PASSAGE SHOWN.
[PATCH v5 2/4] mm: huge_memory: refactor anon_enabled_store() with change_anon_orders()

Breno Leitao posted 4 patches 4 weeks ago
There is a newer version of this series
[PATCH v5 2/4] mm: huge_memory: refactor anon_enabled_store() with change_anon_orders()
Posted by Breno Leitao 4 weeks ago
Consolidate the repeated spin_lock/set_bit/clear_bit pattern in
anon_enabled_store() into a new change_anon_orders() helper that
loops over an orders[] array, setting the bit for the selected mode
and clearing the others.

Introduce enum anon_enabled_mode and anon_enabled_mode_strings[]
for the per-order anon THP setting.

Use sysfs_match_string() with the anon_enabled_mode_strings[] table
to replace the if/else chain of sysfs_streq() calls.

The helper uses test_and_set_bit()/test_and_clear_bit() to track
whether the state actually changed, so start_stop_khugepaged() is
only called when needed. When the mode is unchanged,
set_recommended_min_free_kbytes() is called directly to preserve
the watermark recalculation behavior of the original code.

Signed-off-by: Breno Leitao <leitao@debian.org>
Reviewed-by: Lorenzo Stoakes (Oracle) <ljs@kernel.org>
---
 mm/huge_memory.c | 84 +++++++++++++++++++++++++++++++++++---------------------
 1 file changed, 52 insertions(+), 32 deletions(-)

DIRECTIVE 1.
Return each line of the records that contains the string "graffiti".
The patch description and the records were taken from unrelated sources.

Scene-based reasoning records
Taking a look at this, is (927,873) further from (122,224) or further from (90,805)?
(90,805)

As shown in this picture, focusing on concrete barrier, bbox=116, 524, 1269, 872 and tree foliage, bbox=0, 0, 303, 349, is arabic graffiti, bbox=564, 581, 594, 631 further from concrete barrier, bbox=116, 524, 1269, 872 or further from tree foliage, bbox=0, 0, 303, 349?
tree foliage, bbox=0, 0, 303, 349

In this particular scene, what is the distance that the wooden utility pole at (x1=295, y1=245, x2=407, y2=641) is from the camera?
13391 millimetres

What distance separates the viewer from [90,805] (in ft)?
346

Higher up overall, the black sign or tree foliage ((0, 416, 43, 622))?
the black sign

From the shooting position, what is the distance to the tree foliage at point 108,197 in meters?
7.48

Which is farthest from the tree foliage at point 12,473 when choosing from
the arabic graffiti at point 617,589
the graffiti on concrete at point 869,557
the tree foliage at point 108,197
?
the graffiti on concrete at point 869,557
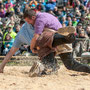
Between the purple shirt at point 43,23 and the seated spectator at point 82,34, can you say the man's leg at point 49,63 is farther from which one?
the seated spectator at point 82,34

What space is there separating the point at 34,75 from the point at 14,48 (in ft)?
3.37

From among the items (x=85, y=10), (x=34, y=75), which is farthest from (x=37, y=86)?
(x=85, y=10)

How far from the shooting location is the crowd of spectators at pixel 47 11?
34.2 ft

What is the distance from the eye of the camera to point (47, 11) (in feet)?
43.0

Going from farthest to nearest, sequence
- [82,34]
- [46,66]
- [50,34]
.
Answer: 1. [82,34]
2. [46,66]
3. [50,34]

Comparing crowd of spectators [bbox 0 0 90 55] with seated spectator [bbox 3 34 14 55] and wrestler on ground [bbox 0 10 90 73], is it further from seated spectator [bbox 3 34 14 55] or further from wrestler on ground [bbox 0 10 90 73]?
wrestler on ground [bbox 0 10 90 73]

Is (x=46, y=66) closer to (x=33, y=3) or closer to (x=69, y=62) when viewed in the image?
(x=69, y=62)

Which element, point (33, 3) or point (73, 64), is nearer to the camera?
point (73, 64)

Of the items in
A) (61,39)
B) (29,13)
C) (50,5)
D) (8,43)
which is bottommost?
(8,43)

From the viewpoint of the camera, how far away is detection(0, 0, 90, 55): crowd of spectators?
10422 millimetres

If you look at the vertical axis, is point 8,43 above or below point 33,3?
below

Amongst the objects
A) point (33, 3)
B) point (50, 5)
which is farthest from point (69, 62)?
point (33, 3)

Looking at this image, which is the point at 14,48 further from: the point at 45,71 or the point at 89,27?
the point at 89,27

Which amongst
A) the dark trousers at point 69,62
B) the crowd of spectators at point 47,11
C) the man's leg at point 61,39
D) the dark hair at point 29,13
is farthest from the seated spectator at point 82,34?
the dark hair at point 29,13
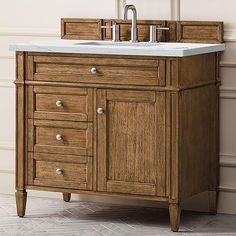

DIRECTIVE 2.
Reproduce the patch description word for word, in full.

RESULT 1.
As shown in this picture, focusing on concrete barrier, bbox=116, 524, 1269, 872 and tree foliage, bbox=0, 0, 303, 349, is arabic graffiti, bbox=564, 581, 594, 631 further from concrete barrier, bbox=116, 524, 1269, 872 or further from tree foliage, bbox=0, 0, 303, 349?
the arabic graffiti at point 617,589
the graffiti on concrete at point 869,557
the graffiti on concrete at point 869,557

RESULT 2.
[PATCH v5 2/4] mm: huge_memory: refactor anon_enabled_store() with change_anon_orders()

Breno Leitao posted 4 patches 4 weeks ago
There is a newer version of this series
[PATCH v5 2/4] mm: huge_memory: refactor anon_enabled_store() with change_anon_orders()
Posted by Breno Leitao 4 weeks ago
Consolidate the repeated spin_lock/set_bit/clear_bit pattern in
anon_enabled_store() into a new change_anon_orders() helper that
loops over an orders[] array, setting the bit for the selected mode
and clearing the others.

Introduce enum anon_enabled_mode and anon_enabled_mode_strings[]
for the per-order anon THP setting.

Use sysfs_match_string() with the anon_enabled_mode_strings[] table
to replace the if/else chain of sysfs_streq() calls.

The helper uses test_and_set_bit()/test_and_clear_bit() to track
whether the state actually changed, so start_stop_khugepaged() is
only called when needed. When the mode is unchanged,
set_recommended_min_free_kbytes() is called directly to preserve
the watermark recalculation behavior of the original code.

Signed-off-by: Breno Leitao <leitao@debian.org>
Reviewed-by: Lorenzo Stoakes (Oracle) <ljs@kernel.org>
---
 mm/huge_memory.c | 84 +++++++++++++++++++++++++++++++++++---------------------
 1 file changed, 52 insertions(+), 32 deletions(-)